# Les Échos Oubliés des Terres Perdues

Lorsque les Brumes premières s’élevèrent des abîmes, le monde encore jeune fut sculpté par des forces ancestrales, indomptées et presque oubliées. D’antiques divinités, tissèrent les continents, insufflèrent la vie aux bêtes et aux hommes, et allumèrent les premières étoiles.

Mais ce monde ne naquit pas dans l’harmonie. Des conflits titanesques, d’une violence cosmique, opposèrent les forces de la Création à celles du Néant. Les légendes content que le ciel lui-même pleura des éclats d’étoiles, et que la mer bouillonna sous les cris des dragons.

Et puis, le silence. L’équilibre précaire. Les dieux se retirèrent, usés, ou peut-être endormis. Leurs vestiges marquent encore les terres : montagnes creusées en forme de lances, forêts maudites où l’on chuchote à la nuit, et cités englouties dont les pierres chantent aux rêveurs.

Les peuples d’aujourd’hui avancent sur les cendres d’un passé plus vaste qu’ils ne peuvent l’imaginer. Certains cherchent à réveiller les puissances d’antan.
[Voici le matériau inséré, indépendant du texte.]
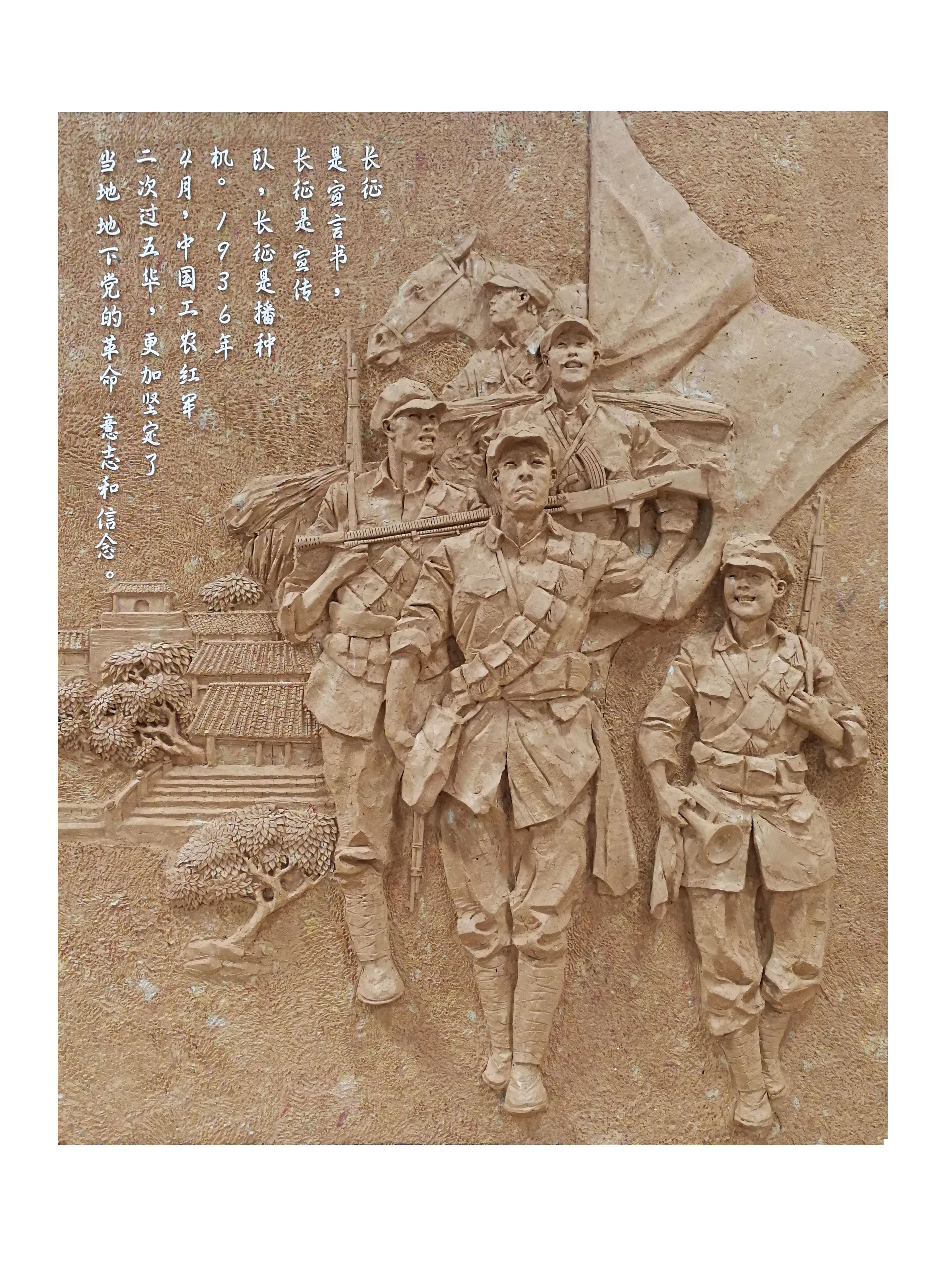 郁川
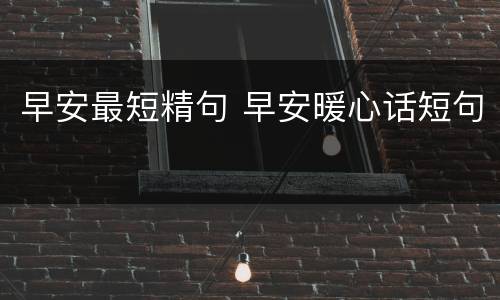 早安最短精句 早安暖心话短句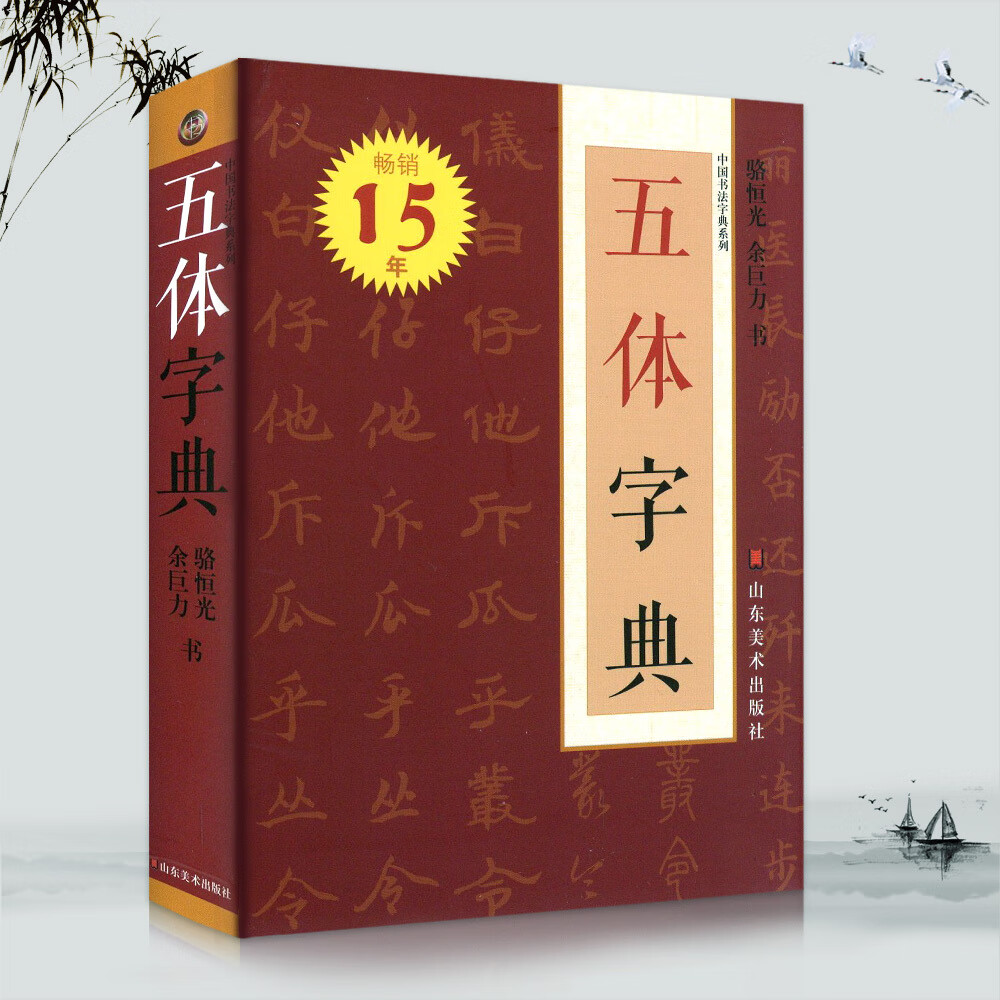 【新华书店正版】五体字典 中国书法字典系列 便携装 楷书行书草书隶书篆书繁体书法字典硬笔毛笔字体对照范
D’autres, plus sages ou plus craintifs, prient pour qu’elles demeurent à jamais endormies…

# La Voix des Bêtes et le Silence qui Vient

Au commencement des âges, avant même que les humains ne sachent nommer les étoiles, les bêtes étaient nombreuses, pleines d’instinct, mais aveugles à la beauté du langage et des idées. Éprise de leur innocence, Okomé offrit à chaque espèce une étincelle de conscience : aux loups, le sens de la loyauté ; aux corbeaux, la mémoire du vent ; aux ours, la sagesse des saisons.
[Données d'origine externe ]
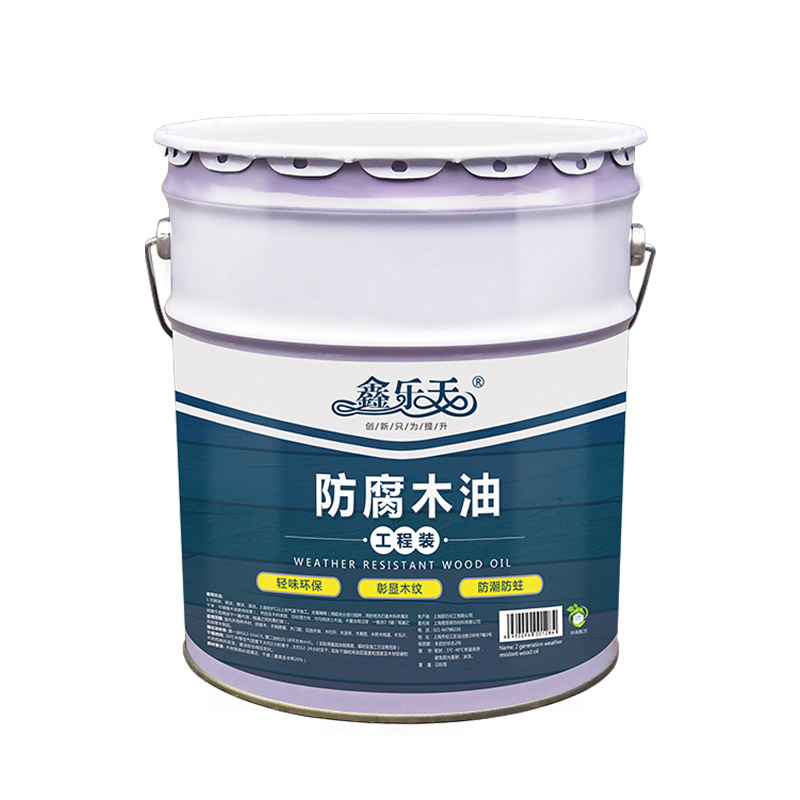 鑫乐天防腐木油户外耐候桐油实木漆清漆透明彩色木油漆工程大桶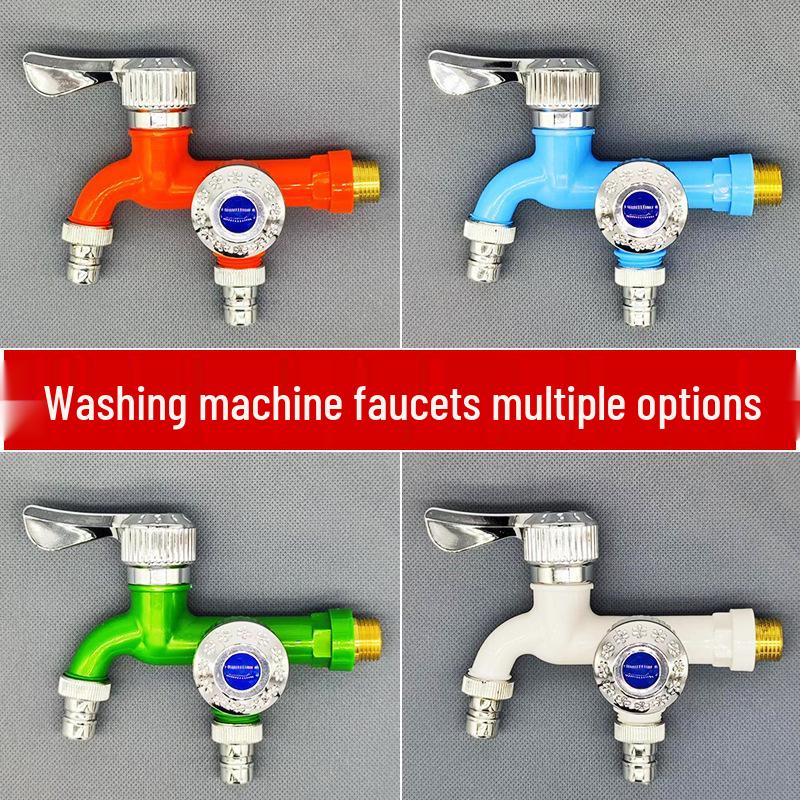 Двухвентильный морозостойкий брызгозащищенный кран - Многофункциональный, термостойкий, только холодная вода, один вход, два выхода.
Des âges plus tard, Waltz dans l'éveil leur donna le don de la parole. Dans les forêts, les clairières et les cavernes, les bêtes parlaient. Elles débattaient, conseillaient, chantaient même, en des langues oubliées, aux accents de feuilles et de pluie.
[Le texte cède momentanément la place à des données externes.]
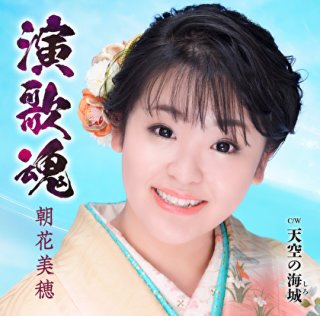 朝花美穂-姉弟役者【特別盤】/朝花美穂 [CD+DVD]-【楽園堂】演歌・歌謡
Mais les humains jalousèrent ce don. Ils craignaient un monde où les humains ne seraient plus seuls à raconter l’histoire. Selon certaines légendes, c'est les êtres humains, avides de se croire uniques, qui brisèrent l’harmonie.

Certains disent que l’homme viola les accords, forçant les bêtes à combattre, à servir, à se taire. D’autres évoquent une force plus obscure, un oubli né du monde lui-même, une volonté du chaos d’effacer ce lien sacré.

Ainsi commença le Grand Silence : une lente disparition de la voix chez les bêtes. Chaque génération parlait un peu moins que la précédente, jusqu’à ne plus savoir qu’un grognement, un cri, un chant lointain de souvenirs perdus.

Alors que la parole des bêtes se dissolve peu à peu, leur regard s’embrume. Malgré ce silence, leur esprit demeure vif. Certaines bêtes, devenues folles ou peut-être parce qu’elles sont “trop conscientes”, errent et attaquent tout être vivant, comme si le langage perdu les déchiraient de l’intérieur. Le Grand Silence a été plus dur pour les animaux domestiqués, qui ont presque tous graduellement perdu leur conscience d’eux-mêmes.

Aujourd’hui, quelques rares animaux murmurent encore, ou laissent échapper un mot quand la lune est pleine. Des ermites affirment entendre un renard les appeler par leur nom, ou un cerf réciter un poème au bord d’un lac. On raconte qu’un vieux corbeau aux plumes d’argent parle encore les mots d’origine, qu’un troupeau d’élans nomades porte des runes sur leurs bois, Ces créatures protègent les derniers fragments du pacte, transmettant leur savoir aux rares élus capables d’écouter.

Et certains disent que si quelqu’un retrouvait le nom véritable de celui qui a trahi le pacte et le prononçait au bon endroit, la parole reviendrait aux bêtes.